Cari: So I did all that. But I didn’t sell the duplex right away. That took about a year. Once I sold it, though, my debt went down significantly, somewhere in the neighborhood of $180,000 around two years into it. And then I began getting so serious about my expenses. I mean, I started cutting lots of small things out of my life.
Michael: Do you have any examples of some of the small items that you cut?
Cori: Sure. I had a roommate just temporarily for a couple of months. And she left her Keurig machine with me when she departed. SoI started using it. Problem is, I was spending somewhere in the neighborhood of $10 every week on Keurig cups. I thought, “That is not something I need to live.”
Michael: Very interesting
Cori: Yeah, that was just one example. But, there were a lot of areas where I really trimmed back. And once I got on that goal, I really just made it a mission. Sure it took me like five years to get rid of all of the debt in the end. And, luckily, I kept getting raises at work, which helped. But I was careful to not increase my lifestyle at all when I got those raises.
Michael: Can you share more about that last point?
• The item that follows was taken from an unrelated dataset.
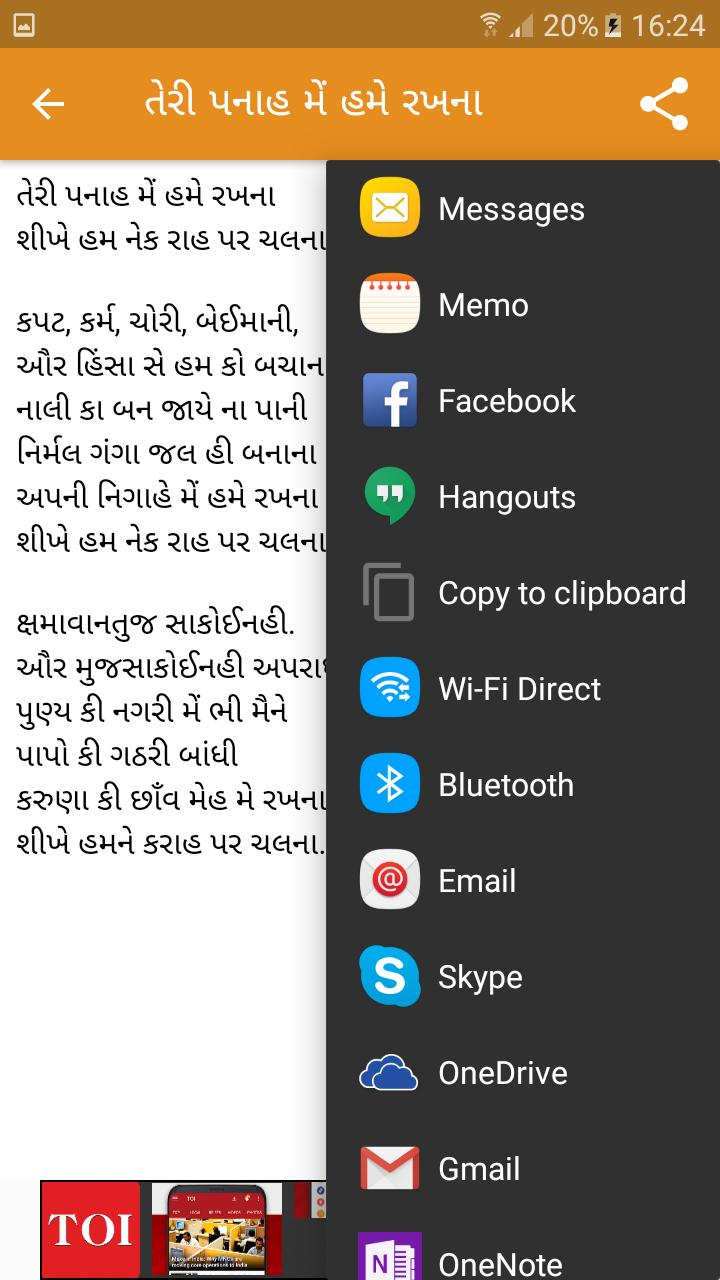 Gujarati Prarthana - Prayer Lyrics for Android - APK Download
Cori: Basically by not blowing that money on random lifestyle wants, I was able to direct that money toward paying down more of my debts. In the end, it was really about seeing the numbers on paper and thinking, “What am I doing to my life?” It was about having the intensity of focus in terms of tracking that goal. I believe that tracking is such an important factor in achieving your goals.
Michael: Tracking?
Cori: Yes. Back in 2009 when I was still in Los Angeles, I was thinking, “Yeah. I am financially savvy.” While I had listed my debts, I had never actually added the interest rates and did the calculations. So getting to where I am now was largely about checking the details, regularly assessing the progress I was making in terms of my goals. This is not a new concept — it is contained in all of the popular financial books.
Michael: So tell us about the books you authored.
Cori: It’s so funny that I’ve always had a desire to write. But because of my bad spending habits, I always really needed to have a full-time job, to pour all of my energy into that. But I hope to do a lot more writing in the future.
Michael: That’s cool.
Cori: Yeah, we’ll see. I mean, when I say soon, it’s probably the next few years. But we’ll see.
Michael: And describe for us the importance that books have had in your life?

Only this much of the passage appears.